(GOAL):
Quote the material exactly from the line that contains "What is the" through its last line. Any pictures are to be left out.

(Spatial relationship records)
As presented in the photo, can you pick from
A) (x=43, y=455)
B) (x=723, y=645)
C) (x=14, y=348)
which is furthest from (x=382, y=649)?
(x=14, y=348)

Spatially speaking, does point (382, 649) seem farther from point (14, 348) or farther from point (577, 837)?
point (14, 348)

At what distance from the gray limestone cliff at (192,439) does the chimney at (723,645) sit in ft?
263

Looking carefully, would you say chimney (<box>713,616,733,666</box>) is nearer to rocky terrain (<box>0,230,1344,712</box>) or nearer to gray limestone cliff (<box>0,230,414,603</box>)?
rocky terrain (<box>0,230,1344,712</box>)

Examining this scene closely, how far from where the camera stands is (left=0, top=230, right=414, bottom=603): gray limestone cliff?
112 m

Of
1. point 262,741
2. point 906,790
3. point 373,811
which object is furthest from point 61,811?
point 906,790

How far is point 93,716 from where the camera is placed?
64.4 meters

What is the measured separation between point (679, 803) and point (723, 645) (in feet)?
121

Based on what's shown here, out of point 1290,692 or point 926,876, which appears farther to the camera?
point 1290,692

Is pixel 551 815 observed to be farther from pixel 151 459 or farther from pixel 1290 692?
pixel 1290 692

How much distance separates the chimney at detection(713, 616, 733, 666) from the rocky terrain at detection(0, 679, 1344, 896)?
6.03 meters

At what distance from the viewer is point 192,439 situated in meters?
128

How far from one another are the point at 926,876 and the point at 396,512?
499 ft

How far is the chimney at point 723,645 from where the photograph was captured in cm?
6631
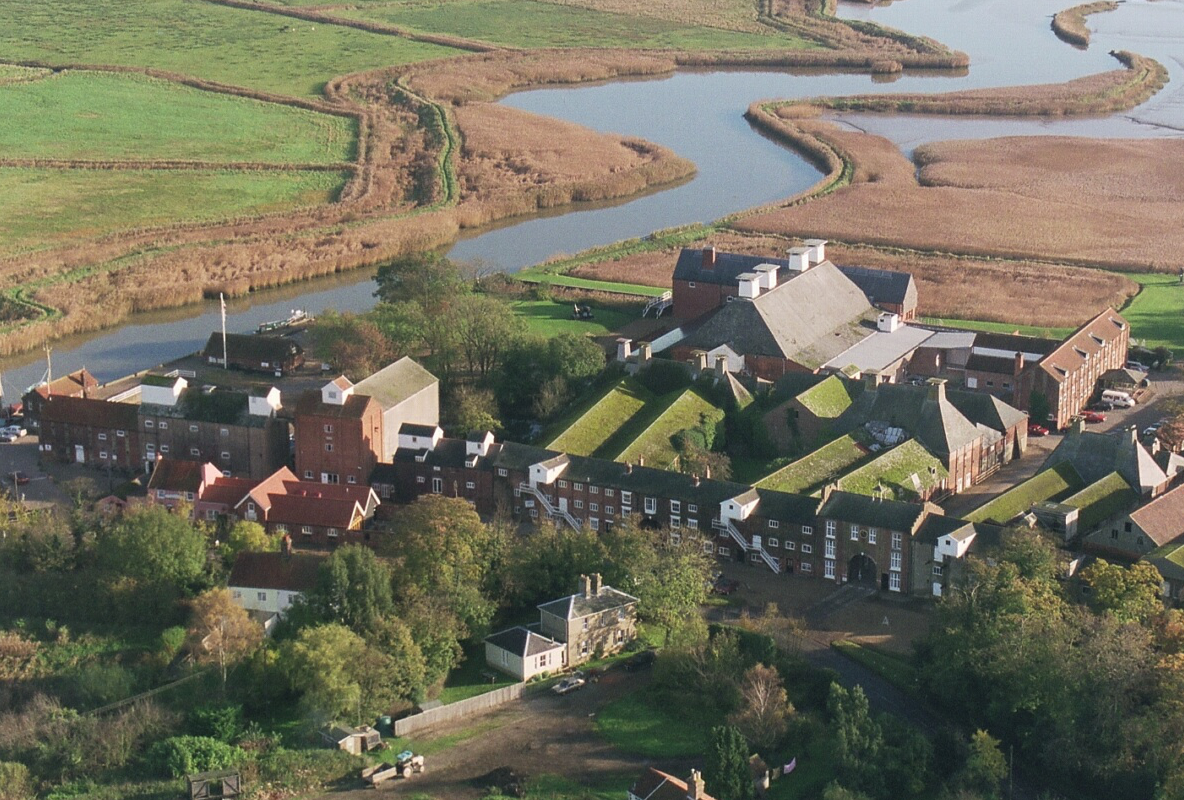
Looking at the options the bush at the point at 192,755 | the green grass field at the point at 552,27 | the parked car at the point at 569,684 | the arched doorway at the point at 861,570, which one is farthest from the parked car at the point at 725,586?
the green grass field at the point at 552,27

(EXPECTED ANSWER):
What is the measured separation between point (679, 803) and point (723, 645) (in feet)?
121

Based on what's shown here, out of point 1290,692 or point 926,876, which appears farther to the camera?
point 1290,692

Is pixel 551 815 observed to be farther from pixel 151 459 or farther from pixel 1290 692?
pixel 1290 692

How much distance separates the chimney at detection(713, 616, 733, 666) from the rocky terrain at detection(0, 679, 1344, 896)?
6.03 meters

At what distance from the viewer is point 192,439 situated in meters?
128

How far from one another are the point at 926,876 and the point at 396,512?
499 ft

How far is the chimney at point 723,645 from where the photograph was captured in cm?
6631
Looking at the options the bush at the point at 192,755 | the green grass field at the point at 552,27 | the parked car at the point at 569,684 | the arched doorway at the point at 861,570, which one is farthest from the parked car at the point at 725,586?
the green grass field at the point at 552,27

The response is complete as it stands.